In 1910 Kamensky published his first prose work, the short novel Zemlyanka (The mud hut), "in which urban life is abandoned for the joy and beauty of nature," but its lack of success temporarily discouraged him from further literary endeavor.

Kamensky left Moscow to travel around the country, and became one of the first Russians to master the new art of aviation, flying a Blériot XI; he brought the Russian word самолет [samolyot] 'airplane' into circulation. After an airplane crash in 1911, however, he gave up flying. For a couple of years he lived on his estate near Perm, but in 1913 he moved back to Moscow, though he toured Russia with Burlyuk and Mayakovsky, promoting Futurism; "from this time Kamensky was an invariable participant in Futurist collections, newspapers, journals, and public appearances." He also returned to literary activity, in 1914 publishing his poetry collection Tango s korovami (Tango with cows) and in 1915 his long poem Stenka Razin, about the 17th-century rebel.

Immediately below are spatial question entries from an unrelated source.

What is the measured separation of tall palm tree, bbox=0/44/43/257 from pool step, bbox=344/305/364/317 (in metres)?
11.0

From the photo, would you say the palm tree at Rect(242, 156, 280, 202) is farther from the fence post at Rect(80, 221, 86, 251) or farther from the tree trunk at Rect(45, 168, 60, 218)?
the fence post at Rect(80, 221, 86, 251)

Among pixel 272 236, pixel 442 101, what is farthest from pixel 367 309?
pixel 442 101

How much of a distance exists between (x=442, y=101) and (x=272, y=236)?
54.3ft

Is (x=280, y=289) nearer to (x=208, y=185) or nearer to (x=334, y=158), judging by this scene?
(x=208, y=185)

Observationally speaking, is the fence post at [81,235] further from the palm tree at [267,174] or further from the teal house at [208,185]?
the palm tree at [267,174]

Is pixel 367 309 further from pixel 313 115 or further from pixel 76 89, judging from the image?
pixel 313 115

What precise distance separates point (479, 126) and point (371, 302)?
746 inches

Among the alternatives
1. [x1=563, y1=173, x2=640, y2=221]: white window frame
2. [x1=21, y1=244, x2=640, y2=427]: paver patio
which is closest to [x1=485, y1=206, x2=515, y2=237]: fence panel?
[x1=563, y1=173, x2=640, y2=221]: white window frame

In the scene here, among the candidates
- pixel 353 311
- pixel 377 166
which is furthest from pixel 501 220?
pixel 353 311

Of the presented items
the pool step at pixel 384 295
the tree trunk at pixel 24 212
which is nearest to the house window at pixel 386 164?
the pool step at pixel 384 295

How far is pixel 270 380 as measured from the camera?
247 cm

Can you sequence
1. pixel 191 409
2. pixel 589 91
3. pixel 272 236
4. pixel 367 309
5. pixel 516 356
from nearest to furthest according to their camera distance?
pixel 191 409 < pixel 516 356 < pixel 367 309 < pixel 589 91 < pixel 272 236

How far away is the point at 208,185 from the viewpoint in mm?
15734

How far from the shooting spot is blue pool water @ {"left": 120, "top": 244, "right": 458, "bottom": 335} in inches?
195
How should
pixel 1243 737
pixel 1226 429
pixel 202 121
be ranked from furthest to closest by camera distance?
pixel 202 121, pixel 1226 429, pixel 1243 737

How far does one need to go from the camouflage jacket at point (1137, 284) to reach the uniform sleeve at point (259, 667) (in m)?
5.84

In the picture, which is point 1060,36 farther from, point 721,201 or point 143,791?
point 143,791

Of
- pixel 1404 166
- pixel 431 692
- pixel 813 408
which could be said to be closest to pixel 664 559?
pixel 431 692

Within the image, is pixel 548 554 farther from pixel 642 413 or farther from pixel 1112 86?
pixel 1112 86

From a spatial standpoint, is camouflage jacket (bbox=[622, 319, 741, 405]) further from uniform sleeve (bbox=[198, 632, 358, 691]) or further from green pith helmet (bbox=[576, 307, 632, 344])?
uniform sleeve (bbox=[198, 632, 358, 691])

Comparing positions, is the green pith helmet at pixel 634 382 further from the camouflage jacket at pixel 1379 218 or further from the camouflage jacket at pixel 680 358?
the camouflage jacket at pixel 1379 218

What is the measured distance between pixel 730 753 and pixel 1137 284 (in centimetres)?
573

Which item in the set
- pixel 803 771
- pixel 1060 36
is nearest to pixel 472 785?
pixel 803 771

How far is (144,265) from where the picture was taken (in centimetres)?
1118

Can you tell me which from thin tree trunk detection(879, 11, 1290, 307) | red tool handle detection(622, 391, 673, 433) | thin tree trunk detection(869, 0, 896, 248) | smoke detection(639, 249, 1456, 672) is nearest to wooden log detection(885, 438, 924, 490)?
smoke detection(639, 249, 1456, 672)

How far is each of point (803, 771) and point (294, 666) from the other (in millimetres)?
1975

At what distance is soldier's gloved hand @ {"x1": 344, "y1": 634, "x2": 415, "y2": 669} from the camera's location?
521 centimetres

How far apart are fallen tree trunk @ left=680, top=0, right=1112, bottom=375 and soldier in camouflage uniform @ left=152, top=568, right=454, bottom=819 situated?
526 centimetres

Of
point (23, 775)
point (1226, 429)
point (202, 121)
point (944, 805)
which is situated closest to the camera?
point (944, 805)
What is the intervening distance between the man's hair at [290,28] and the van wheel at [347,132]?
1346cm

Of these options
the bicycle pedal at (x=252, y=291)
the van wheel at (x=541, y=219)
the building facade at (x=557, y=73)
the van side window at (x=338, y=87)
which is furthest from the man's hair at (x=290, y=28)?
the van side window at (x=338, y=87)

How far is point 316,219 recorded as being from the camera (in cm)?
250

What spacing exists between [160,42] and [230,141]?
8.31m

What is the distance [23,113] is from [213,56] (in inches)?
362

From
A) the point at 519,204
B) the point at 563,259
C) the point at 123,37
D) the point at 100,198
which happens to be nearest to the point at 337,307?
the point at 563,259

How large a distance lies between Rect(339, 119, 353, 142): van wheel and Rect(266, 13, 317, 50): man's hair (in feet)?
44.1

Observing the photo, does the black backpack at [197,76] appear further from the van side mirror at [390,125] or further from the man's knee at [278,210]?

===The October Revolution===
He welcomed the October Revolution of 1917, and was one of the first writers elected to the Moscow Soviet of Workers' and Soldiers' Deputies. In November he "persuaded Filippov, the Moscow baker (his shops had been the center of struggle during the February Days and even earlier during the 1905 revolt in Moscow), to subsidize a small café for poets. It was located in an old laundry on a small pereulok called Nastasyinsky just off the Tverskaya." (Soon anarchists began frequenting the Poets' Café, and after it closed in April 1918 they set up their journal Anarkhiya there.) For the first anniversary of the October Revolution, he turned Stenka Razin into a play; Robert Leach writes that this "most convincing version created a very strong impression when it was presented at the Vvedensky People's House, Moscow":
Stenka Razin was played by Nikolai Znamensky from the Moscow Art Theatre, the play was designed in an attractive childish-primitive style by Pavel Kuznetsov and directed by Meyerhold's former pupil, Arkady Zonov, and Vasily Sakhnovsky, formerly Komissarzhevsky's partner at the theatre named after Vera Komissarzhevskaya. It was, wrote one critic, an 'enormous success', partly at least because it 'reeked of streets and circus'.... The play employs an utterly direct and simple style, with plenty of clowning but a minimum of Futurist mannerisms, and achieves something of the spirit of the folktale.

===Kamensky's waning years===
That was the peak of Kamensky's career. In the 1920s he played a minor role in Mayakovsky's LEF group; in the 1930s he wrote his memoir, Put' entuziasta (The path of an enthusiast, 1931), and two more historical dramas, Emelyan Pugachev (1931) and Ivan Bolotnikov (1934). On April 19, 1948, he suffered a stroke that left him paralyzed until his death in 1961; the house in which he lived in the village of Troitsa in the Perm Krai from 1932 to 1951 is now a museum.

The Dictionary of Literary Biography sums up his career in these words:Kamensky was involved in significant literary events throughout his career and knew many people who were central to the Russian avant-garde. His zhelezobetonnye poemy (ferroconcrete poems) were among the boldest and most distinctive experiments in Russian Futurism, and he freely adapted other Futurist techniques to his own impressionist style. Although his greatest contribution to literature was most likely his discovery of Velimir Khlebnikov, Kamensky was a creative poet in his own right and an active participant in the artistic life of Russia in the first third of the twentieth century.